The association comes at a time when it is much needed. As GTR reported in its latest cover feature, there is a huge potential for new technologies to make compliance – an area dominated by manual and mundane processes – more efficient. This is especially the case in the trade finance space, which has historically been characterised by paper-heavy processes and the ineffective use of transaction and counterparty data in risk identification.
But despite being in need of assistance, many financial institutions are still hesitant when it comes to embracing new regtech opportunities.
“The preliminary state of the regtech market means that no dominant, widely used solutions have yet emerged,” says a report by the Institute of International Finance (IIF) published last year, adding that international financial institutions are “often still unfamiliar with new regtech solutions due to their short history”.
According to a recent article by Deloitte, the majority of regtech firms are still in the start-up phase and no older than three years, and although there is strong potential for the market, there is still “a long way to go before many of the regtechs have built up enough reputation to really get to the movers and shakers of the financial industry”.

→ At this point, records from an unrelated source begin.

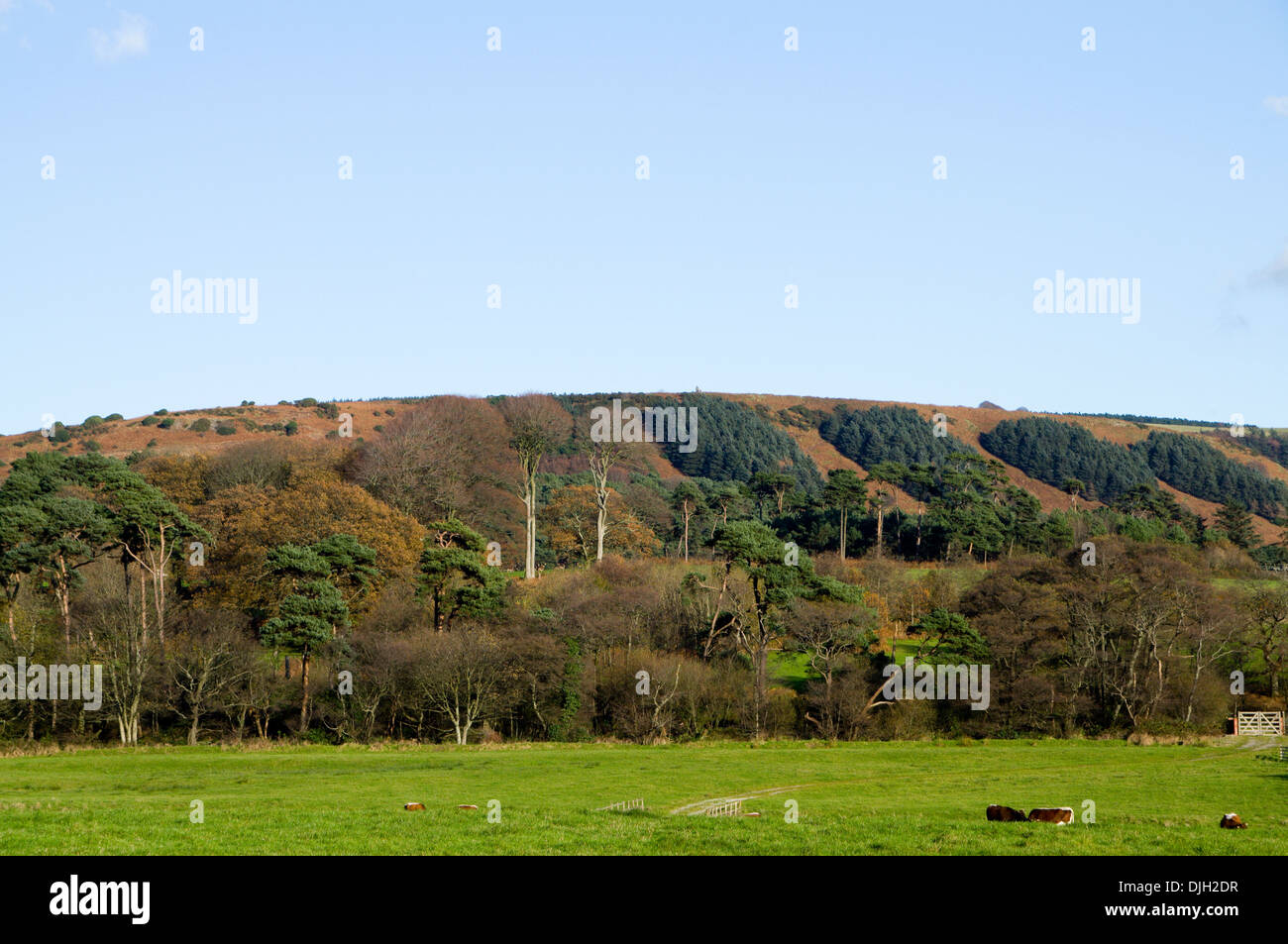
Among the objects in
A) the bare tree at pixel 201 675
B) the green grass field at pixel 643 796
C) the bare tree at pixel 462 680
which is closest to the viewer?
the green grass field at pixel 643 796

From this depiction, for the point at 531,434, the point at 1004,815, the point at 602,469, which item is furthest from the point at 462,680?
the point at 531,434

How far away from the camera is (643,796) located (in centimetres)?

“We have many examples of people who come up with fantastic ideas, but they are not able to scale it,” Roy says. “IRTA can help the newer generation of regtech firms to come out with products and services that are not only fantastic, but can also be deployed in financial services.”
The non-profit association already has more than 250 individual members, and plans to take the number above 2000 in the next month. Roy estimates that globally, around 700 regtech companies exist today, of which 50-60% are expected to join the IRTA within the first year. He says the association is currently in talks with five global banks, who are keen to join the initiative.
The keyword to success, he adds, is collaboration – not just between banks, regtech companies and industry experts, but also with the regulators. And the IRTA is off to a good start: Roy says they have already had conversations with regulators in some of the biggest financial services hubs in the world, who are “very excited” about the initiative.
Undoubtedly, regulators play a crucial role in the promotion of regtech, and some, including the UK, Singapore and Hong Kong, are already starting to pay attention to the regtech enthusiasm, creating sandbox initiatives where financial services companies are encouraged to test new fintech products without regulatory consequences. The IRTA is hoping to play an important role in further expanding the regtech uptake worldwide.
Roy outlines the four key goals of the association in the next 12 months: “Number one is to create an ecosystem, create the association itself, which is a big task. Two, to create chapters internationally, at least more than 12 locations, including the key big cities: New York, Singapore, Hong Kong, San Francisco, London. Thirdly, to create flagship regulatory technology events globally. Number four, we will start working to create professional educations, and we are going to help promote regtech accelerators globally.”